### Exercise data

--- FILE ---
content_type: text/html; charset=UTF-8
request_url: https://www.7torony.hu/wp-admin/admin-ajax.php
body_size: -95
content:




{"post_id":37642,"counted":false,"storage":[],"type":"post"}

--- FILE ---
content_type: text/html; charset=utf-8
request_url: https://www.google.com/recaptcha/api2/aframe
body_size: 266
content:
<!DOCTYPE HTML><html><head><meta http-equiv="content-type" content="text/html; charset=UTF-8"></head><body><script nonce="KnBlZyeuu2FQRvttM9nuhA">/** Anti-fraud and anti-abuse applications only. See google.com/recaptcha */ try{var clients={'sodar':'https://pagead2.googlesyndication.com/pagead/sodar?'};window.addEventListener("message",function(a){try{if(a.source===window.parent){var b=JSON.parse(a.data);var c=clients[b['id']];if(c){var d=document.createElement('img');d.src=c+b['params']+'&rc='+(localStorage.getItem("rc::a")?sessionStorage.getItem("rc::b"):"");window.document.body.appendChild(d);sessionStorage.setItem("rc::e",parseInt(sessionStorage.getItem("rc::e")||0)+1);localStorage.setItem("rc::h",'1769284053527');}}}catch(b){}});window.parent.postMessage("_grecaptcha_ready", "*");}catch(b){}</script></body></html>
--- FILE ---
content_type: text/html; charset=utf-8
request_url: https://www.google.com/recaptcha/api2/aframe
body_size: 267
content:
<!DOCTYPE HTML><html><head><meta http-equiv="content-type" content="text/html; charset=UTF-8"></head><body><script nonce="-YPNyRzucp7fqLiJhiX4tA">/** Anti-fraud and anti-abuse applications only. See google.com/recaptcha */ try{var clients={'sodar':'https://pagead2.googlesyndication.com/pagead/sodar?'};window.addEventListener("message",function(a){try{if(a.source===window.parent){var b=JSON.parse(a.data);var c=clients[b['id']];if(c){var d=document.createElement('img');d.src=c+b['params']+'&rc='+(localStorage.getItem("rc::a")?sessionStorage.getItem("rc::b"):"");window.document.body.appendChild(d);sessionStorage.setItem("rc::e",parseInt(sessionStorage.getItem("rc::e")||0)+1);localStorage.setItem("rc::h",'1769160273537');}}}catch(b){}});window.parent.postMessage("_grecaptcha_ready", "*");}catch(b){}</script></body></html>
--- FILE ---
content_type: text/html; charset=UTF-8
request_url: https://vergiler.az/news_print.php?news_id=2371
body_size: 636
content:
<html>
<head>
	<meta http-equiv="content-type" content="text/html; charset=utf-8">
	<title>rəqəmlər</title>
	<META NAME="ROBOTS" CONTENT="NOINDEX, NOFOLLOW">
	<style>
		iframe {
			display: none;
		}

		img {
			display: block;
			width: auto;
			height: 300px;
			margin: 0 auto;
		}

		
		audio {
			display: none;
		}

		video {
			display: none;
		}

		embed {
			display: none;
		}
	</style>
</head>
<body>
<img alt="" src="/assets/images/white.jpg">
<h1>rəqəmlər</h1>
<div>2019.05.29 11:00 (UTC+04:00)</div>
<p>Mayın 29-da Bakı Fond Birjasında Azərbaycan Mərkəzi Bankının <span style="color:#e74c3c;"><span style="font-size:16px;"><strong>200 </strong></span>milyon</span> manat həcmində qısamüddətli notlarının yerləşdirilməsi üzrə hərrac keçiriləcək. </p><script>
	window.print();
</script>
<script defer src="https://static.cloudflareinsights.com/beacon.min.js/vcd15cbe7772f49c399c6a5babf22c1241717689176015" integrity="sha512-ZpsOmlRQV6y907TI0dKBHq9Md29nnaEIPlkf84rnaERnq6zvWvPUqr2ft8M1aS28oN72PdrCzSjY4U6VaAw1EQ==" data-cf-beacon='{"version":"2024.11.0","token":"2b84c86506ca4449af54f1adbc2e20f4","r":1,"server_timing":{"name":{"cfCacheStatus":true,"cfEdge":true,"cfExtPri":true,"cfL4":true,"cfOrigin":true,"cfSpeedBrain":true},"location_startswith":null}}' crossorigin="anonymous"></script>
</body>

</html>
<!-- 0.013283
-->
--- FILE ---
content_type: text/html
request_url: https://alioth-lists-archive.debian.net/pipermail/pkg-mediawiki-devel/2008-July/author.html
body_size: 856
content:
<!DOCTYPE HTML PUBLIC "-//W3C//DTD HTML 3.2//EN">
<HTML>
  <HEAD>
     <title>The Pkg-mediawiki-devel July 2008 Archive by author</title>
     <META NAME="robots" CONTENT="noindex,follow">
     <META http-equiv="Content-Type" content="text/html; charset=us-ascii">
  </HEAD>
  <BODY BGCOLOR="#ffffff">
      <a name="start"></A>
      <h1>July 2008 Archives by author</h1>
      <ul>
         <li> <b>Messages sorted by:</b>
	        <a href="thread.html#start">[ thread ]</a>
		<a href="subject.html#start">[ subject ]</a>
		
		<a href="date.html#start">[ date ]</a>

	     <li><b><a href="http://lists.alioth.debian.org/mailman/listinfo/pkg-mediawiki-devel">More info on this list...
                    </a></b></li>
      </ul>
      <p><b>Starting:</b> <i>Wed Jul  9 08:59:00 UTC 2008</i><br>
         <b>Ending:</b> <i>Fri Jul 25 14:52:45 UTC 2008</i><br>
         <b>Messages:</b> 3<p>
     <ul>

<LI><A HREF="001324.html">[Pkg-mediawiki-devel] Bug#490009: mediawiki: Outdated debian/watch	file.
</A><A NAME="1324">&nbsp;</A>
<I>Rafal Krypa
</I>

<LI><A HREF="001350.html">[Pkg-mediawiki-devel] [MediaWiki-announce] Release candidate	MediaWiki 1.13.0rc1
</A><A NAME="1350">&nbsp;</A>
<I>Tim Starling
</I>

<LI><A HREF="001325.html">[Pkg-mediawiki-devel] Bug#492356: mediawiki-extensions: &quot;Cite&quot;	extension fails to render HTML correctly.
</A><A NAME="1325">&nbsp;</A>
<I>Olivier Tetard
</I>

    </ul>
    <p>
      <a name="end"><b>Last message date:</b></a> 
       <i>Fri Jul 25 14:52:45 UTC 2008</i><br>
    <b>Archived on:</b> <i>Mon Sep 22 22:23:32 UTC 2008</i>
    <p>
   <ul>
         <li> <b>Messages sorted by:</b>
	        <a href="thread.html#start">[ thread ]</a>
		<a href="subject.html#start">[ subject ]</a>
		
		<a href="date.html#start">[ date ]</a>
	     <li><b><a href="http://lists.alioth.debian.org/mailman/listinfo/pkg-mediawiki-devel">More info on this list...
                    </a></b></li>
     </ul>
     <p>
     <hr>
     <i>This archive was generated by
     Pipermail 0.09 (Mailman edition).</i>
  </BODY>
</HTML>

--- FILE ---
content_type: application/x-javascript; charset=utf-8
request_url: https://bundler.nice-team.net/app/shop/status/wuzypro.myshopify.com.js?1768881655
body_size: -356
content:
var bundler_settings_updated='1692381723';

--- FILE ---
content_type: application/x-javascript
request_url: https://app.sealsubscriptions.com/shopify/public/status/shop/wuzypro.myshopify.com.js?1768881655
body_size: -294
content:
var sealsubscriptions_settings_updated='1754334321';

### Task item
Return all of the lines above exactly, with none omitted.

### Task response
--- FILE ---
content_type: text/html; charset=UTF-8
request_url: https://www.7torony.hu/wp-admin/admin-ajax.php
body_size: -95
content:




{"post_id":37642,"counted":false,"storage":[],"type":"post"}

--- FILE ---
content_type: text/html; charset=utf-8
request_url: https://www.google.com/recaptcha/api2/aframe
body_size: 266
content:
<!DOCTYPE HTML><html><head><meta http-equiv="content-type" content="text/html; charset=UTF-8"></head><body><script nonce="KnBlZyeuu2FQRvttM9nuhA">/** Anti-fraud and anti-abuse applications only. See google.com/recaptcha */ try{var clients={'sodar':'https://pagead2.googlesyndication.com/pagead/sodar?'};window.addEventListener("message",function(a){try{if(a.source===window.parent){var b=JSON.parse(a.data);var c=clients[b['id']];if(c){var d=document.createElement('img');d.src=c+b['params']+'&rc='+(localStorage.getItem("rc::a")?sessionStorage.getItem("rc::b"):"");window.document.body.appendChild(d);sessionStorage.setItem("rc::e",parseInt(sessionStorage.getItem("rc::e")||0)+1);localStorage.setItem("rc::h",'1769284053527');}}}catch(b){}});window.parent.postMessage("_grecaptcha_ready", "*");}catch(b){}</script></body></html>
--- FILE ---
content_type: text/html; charset=utf-8
request_url: https://www.google.com/recaptcha/api2/aframe
body_size: 267
content:
<!DOCTYPE HTML><html><head><meta http-equiv="content-type" content="text/html; charset=UTF-8"></head><body><script nonce="-YPNyRzucp7fqLiJhiX4tA">/** Anti-fraud and anti-abuse applications only. See google.com/recaptcha */ try{var clients={'sodar':'https://pagead2.googlesyndication.com/pagead/sodar?'};window.addEventListener("message",function(a){try{if(a.source===window.parent){var b=JSON.parse(a.data);var c=clients[b['id']];if(c){var d=document.createElement('img');d.src=c+b['params']+'&rc='+(localStorage.getItem("rc::a")?sessionStorage.getItem("rc::b"):"");window.document.body.appendChild(d);sessionStorage.setItem("rc::e",parseInt(sessionStorage.getItem("rc::e")||0)+1);localStorage.setItem("rc::h",'1769160273537');}}}catch(b){}});window.parent.postMessage("_grecaptcha_ready", "*");}catch(b){}</script></body></html>
--- FILE ---
content_type: text/html; charset=UTF-8
request_url: https://vergiler.az/news_print.php?news_id=2371
body_size: 636
content:
<html>
<head>
	<meta http-equiv="content-type" content="text/html; charset=utf-8">
	<title>rəqəmlər</title>
	<META NAME="ROBOTS" CONTENT="NOINDEX, NOFOLLOW">
	<style>
		iframe {
			display: none;
		}

		img {
			display: block;
			width: auto;
			height: 300px;
			margin: 0 auto;
		}

		
		audio {
			display: none;
		}

		video {
			display: none;
		}

		embed {
			display: none;
		}
	</style>
</head>
<body>
<img alt="" src="/assets/images/white.jpg">
<h1>rəqəmlər</h1>
<div>2019.05.29 11:00 (UTC+04:00)</div>
<p>Mayın 29-da Bakı Fond Birjasında Azərbaycan Mərkəzi Bankının <span style="color:#e74c3c;"><span style="font-size:16px;"><strong>200 </strong></span>milyon</span> manat həcmində qısamüddətli notlarının yerləşdirilməsi üzrə hərrac keçiriləcək. </p><script>
	window.print();
</script>
<script defer src="https://static.cloudflareinsights.com/beacon.min.js/vcd15cbe7772f49c399c6a5babf22c1241717689176015" integrity="sha512-ZpsOmlRQV6y907TI0dKBHq9Md29nnaEIPlkf84rnaERnq6zvWvPUqr2ft8M1aS28oN72PdrCzSjY4U6VaAw1EQ==" data-cf-beacon='{"version":"2024.11.0","token":"2b84c86506ca4449af54f1adbc2e20f4","r":1,"server_timing":{"name":{"cfCacheStatus":true,"cfEdge":true,"cfExtPri":true,"cfL4":true,"cfOrigin":true,"cfSpeedBrain":true},"location_startswith":null}}' crossorigin="anonymous"></script>
</body>

</html>
<!-- 0.013283
-->
--- FILE ---
content_type: text/html
request_url: https://alioth-lists-archive.debian.net/pipermail/pkg-mediawiki-devel/2008-July/author.html
body_size: 856
content:
<!DOCTYPE HTML PUBLIC "-//W3C//DTD HTML 3.2//EN">
<HTML>
  <HEAD>
     <title>The Pkg-mediawiki-devel July 2008 Archive by author</title>
     <META NAME="robots" CONTENT="noindex,follow">
     <META http-equiv="Content-Type" content="text/html; charset=us-ascii">
  </HEAD>
  <BODY BGCOLOR="#ffffff">
      <a name="start"></A>
      <h1>July 2008 Archives by author</h1>
      <ul>
         <li> <b>Messages sorted by:</b>
	        <a href="thread.html#start">[ thread ]</a>
		<a href="subject.html#start">[ subject ]</a>
		
		<a href="date.html#start">[ date ]</a>

	     <li><b><a href="http://lists.alioth.debian.org/mailman/listinfo/pkg-mediawiki-devel">More info on this list...
                    </a></b></li>
      </ul>
      <p><b>Starting:</b> <i>Wed Jul  9 08:59:00 UTC 2008</i><br>
         <b>Ending:</b> <i>Fri Jul 25 14:52:45 UTC 2008</i><br>
         <b>Messages:</b> 3<p>
     <ul>

<LI><A HREF="001324.html">[Pkg-mediawiki-devel] Bug#490009: mediawiki: Outdated debian/watch	file.
</A><A NAME="1324">&nbsp;</A>
<I>Rafal Krypa
</I>

<LI><A HREF="001350.html">[Pkg-mediawiki-devel] [MediaWiki-announce] Release candidate	MediaWiki 1.13.0rc1
</A><A NAME="1350">&nbsp;</A>
<I>Tim Starling
</I>

<LI><A HREF="001325.html">[Pkg-mediawiki-devel] Bug#492356: mediawiki-extensions: &quot;Cite&quot;	extension fails to render HTML correctly.
</A><A NAME="1325">&nbsp;</A>
<I>Olivier Tetard
</I>

    </ul>
    <p>
      <a name="end"><b>Last message date:</b></a> 
       <i>Fri Jul 25 14:52:45 UTC 2008</i><br>
    <b>Archived on:</b> <i>Mon Sep 22 22:23:32 UTC 2008</i>
    <p>
   <ul>
         <li> <b>Messages sorted by:</b>
	        <a href="thread.html#start">[ thread ]</a>
		<a href="subject.html#start">[ subject ]</a>
		
		<a href="date.html#start">[ date ]</a>
	     <li><b><a href="http://lists.alioth.debian.org/mailman/listinfo/pkg-mediawiki-devel">More info on this list...
                    </a></b></li>
     </ul>
     <p>
     <hr>
     <i>This archive was generated by
     Pipermail 0.09 (Mailman edition).</i>
  </BODY>
</HTML>

--- FILE ---
content_type: application/x-javascript; charset=utf-8
request_url: https://bundler.nice-team.net/app/shop/status/wuzypro.myshopify.com.js?1768881655
body_size: -356
content:
var bundler_settings_updated='1692381723';

--- FILE ---
content_type: application/x-javascript
request_url: https://app.sealsubscriptions.com/shopify/public/status/shop/wuzypro.myshopify.com.js?1768881655
body_size: -294
content:
var sealsubscriptions_settings_updated='1754334321';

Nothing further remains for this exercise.